Implementation of "Distilling Knowledge for Fast Retrieval-based Chat-bots" (SIGIR 2020) using deep matching transformer networks and knowledge distillation for response retrieval in information-seeking conversational systems.
Prepocessing a dataset:
cd ./Datasets/ubuntu_data/
ipython ./ubuntu_preprocess.py
The ubuntu dataset can be found here.
Training a Bi-Encoder using cross entropy loss:
ipython ./main_bert_bi.py -- --dataset ubuntu_data --batch 16 --nmodel BiEncoderDot2 --epochs 1
Training an enchanced Cross-Encoder (BECA) using cross entropy loss:
ipython ./main_bert_bi.py -- --dataset ubuntu_data --batch 8 --nmodel MolyEncoderAggP2 --epochs 1
Training a Bi-Encoder using cross-entropy loss and knowledge distillation:
ipython ./main_bi_kd.py -- --dataset ubuntu_data --batch 8 --student_batch 16 --alpha 0.5 --epochs 1 --load 1 --nmodel MolyEncoderAggP2 --nstudentmodel BiEncoderDot2
This uses the outputs of a previously trained enhanced cross encoder (BECA) when training the Bi-Encoder. Be careful to match the hyper-parameters between the two runs otherwise you'll get file not found errors.
You can cite the paper as:
Amir Vakili Tahami, Kamyar Ghajar, Azadeh Shakery.

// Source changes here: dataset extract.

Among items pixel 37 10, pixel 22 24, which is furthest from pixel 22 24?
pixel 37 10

Distilling Knowledge for Fast Retrieval-based Chat-bots. In Proceedings of the
43th International ACM SIGIR Conference on Research & Development in Information Retrieval (SIGIR 2020).
Bibtext
@article{tahami2020distilling,
title={Distilling Knowledge for Fast Retrieval-based Chat-bots},
author={Amir Vakili Tahami and Kamyar Ghajar and Azadeh Shakery},
year={2020},
eprint={2004.11045},
archivePrefix={arXiv},
}